**Aufgabe**
Schreiben Sie den Quellenauszug über Schwiegermütter und Schwiegertöchter vollständig und wortgetreu ab.

**Quellenauszug**
Denn mehrheitlich bekamen die Schwiegermütter gute Noten von ihren Schwiegertöchtern. Manche waren von ihnen sogar ganz begeistert. Das Klischee der bösen Schwiegermutter scheint demnach überholt. Vor 100 bis 200 Jahren habe dies noch ganz anders ausgesehen, erläutert Kettenbach: „Das schlechte Bild ist ein Überbleibsel aus dieser Zeit. Damals zogen die jungen Frauen häufig mit ins Haus des Mannes. Dort war die Schwiegermutter das Familienoberhaupt.“

Das habe Konfliktpotenzial mit sich gebracht. Die beiden Frauen haben auf verschiedenen Ebenen miteinander konkurriert: Wer ist die bessere Hausfrau, die bessere Mutter und wer ist die attraktivere Frau. Heutzutage hilft laut Kettenbach in solchen Fällen häufig schon der räumliche Abstand zwischen den Familien.

**Ausgangsmaterial**
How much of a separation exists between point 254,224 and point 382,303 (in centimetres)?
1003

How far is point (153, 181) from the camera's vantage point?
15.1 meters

**Lösung der Aufgabe**
Denn mehrheitlich bekamen die Schwiegermütter gute Noten von ihren Schwiegertöchtern. Manche waren von ihnen sogar ganz begeistert. Das Klischee der bösen Schwiegermutter scheint demnach überholt. Vor 100 bis 200 Jahren habe dies noch ganz anders ausgesehen, erläutert Kettenbach: „Das schlechte Bild ist ein Überbleibsel aus dieser Zeit. Damals zogen die jungen Frauen häufig mit ins Haus des Mannes. Dort war die Schwiegermutter das Familienoberhaupt.“

Das habe Konfliktpotenzial mit sich gebracht. Die beiden Frauen haben auf verschiedenen Ebenen miteinander konkurriert: Wer ist die bessere Hausfrau, die bessere Mutter und wer ist die attraktivere Frau. Heutzutage hilft laut Kettenbach in solchen Fällen häufig schon der räumliche Abstand zwischen den Familien.